- **GIVEN EXERCISE**
Starting from the line containing "In terms of", write out the rest of the entries exactly, through the final line, including nothing else.

------ EXERCISE MATERIAL ------

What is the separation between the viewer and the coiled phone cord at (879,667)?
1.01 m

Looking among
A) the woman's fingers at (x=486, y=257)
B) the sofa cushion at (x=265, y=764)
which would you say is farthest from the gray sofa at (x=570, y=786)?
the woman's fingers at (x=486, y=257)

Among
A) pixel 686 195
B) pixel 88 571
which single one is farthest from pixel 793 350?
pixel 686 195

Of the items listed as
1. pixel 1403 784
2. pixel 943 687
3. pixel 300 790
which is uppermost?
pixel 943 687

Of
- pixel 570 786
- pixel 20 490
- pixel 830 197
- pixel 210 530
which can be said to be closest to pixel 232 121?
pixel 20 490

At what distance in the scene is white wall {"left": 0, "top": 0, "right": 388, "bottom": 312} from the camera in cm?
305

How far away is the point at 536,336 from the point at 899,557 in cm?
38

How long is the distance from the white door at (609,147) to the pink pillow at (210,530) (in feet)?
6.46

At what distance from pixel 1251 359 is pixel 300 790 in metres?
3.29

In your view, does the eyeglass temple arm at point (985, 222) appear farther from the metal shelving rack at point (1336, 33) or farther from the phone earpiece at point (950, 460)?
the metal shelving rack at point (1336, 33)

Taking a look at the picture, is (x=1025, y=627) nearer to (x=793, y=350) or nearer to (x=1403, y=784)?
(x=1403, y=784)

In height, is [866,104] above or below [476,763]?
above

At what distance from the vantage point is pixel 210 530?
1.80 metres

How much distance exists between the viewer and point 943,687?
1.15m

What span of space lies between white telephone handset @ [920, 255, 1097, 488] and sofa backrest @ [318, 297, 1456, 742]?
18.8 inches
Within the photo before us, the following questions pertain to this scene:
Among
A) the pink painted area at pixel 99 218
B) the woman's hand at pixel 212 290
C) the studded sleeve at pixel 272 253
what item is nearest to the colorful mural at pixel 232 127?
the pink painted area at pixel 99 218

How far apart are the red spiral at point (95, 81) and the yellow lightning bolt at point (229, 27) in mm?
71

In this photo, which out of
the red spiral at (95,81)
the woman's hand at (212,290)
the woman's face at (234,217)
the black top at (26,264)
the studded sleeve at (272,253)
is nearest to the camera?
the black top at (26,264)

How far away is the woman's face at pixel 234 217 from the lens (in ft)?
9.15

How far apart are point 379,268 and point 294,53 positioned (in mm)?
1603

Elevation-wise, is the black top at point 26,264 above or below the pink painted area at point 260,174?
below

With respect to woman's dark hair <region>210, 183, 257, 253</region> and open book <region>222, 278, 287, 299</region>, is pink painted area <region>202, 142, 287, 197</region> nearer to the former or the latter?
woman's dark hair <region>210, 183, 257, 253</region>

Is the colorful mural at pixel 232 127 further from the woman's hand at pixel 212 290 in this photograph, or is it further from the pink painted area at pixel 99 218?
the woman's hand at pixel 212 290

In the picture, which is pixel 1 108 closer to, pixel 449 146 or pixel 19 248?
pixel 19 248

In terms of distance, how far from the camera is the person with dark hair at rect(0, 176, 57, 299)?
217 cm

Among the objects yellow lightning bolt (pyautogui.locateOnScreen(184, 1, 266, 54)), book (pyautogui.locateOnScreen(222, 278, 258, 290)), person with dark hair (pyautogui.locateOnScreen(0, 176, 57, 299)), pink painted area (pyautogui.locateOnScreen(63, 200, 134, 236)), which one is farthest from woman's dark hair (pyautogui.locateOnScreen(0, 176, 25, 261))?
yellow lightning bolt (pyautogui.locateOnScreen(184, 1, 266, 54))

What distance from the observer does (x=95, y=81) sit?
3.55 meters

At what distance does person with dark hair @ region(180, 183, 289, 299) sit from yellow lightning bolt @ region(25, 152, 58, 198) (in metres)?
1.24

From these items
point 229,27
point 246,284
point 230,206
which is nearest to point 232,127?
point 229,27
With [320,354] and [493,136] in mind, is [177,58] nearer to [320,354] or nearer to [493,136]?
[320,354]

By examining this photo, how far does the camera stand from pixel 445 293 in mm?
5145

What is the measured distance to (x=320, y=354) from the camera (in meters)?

------

- **COMPLETE RESPONSE**
In terms of distance, how far from the camera is the person with dark hair at rect(0, 176, 57, 299)?
217 cm

Among the objects yellow lightning bolt (pyautogui.locateOnScreen(184, 1, 266, 54)), book (pyautogui.locateOnScreen(222, 278, 258, 290)), person with dark hair (pyautogui.locateOnScreen(0, 176, 57, 299)), pink painted area (pyautogui.locateOnScreen(63, 200, 134, 236)), which one is farthest from woman's dark hair (pyautogui.locateOnScreen(0, 176, 25, 261))?
yellow lightning bolt (pyautogui.locateOnScreen(184, 1, 266, 54))

What distance from the observer does (x=95, y=81) sit?
3.55 meters

At what distance does person with dark hair @ region(180, 183, 289, 299) sit from yellow lightning bolt @ region(25, 152, 58, 198) (in metres)?
1.24

From these items
point 229,27
point 246,284
point 230,206
which is nearest to point 232,127?
point 229,27
With [320,354] and [493,136] in mind, is [177,58] nearer to [320,354] or nearer to [493,136]?
[320,354]

By examining this photo, how far does the camera stand from pixel 445 293 in mm?
5145

What is the measured distance to (x=320, y=354) from the camera (in meters)?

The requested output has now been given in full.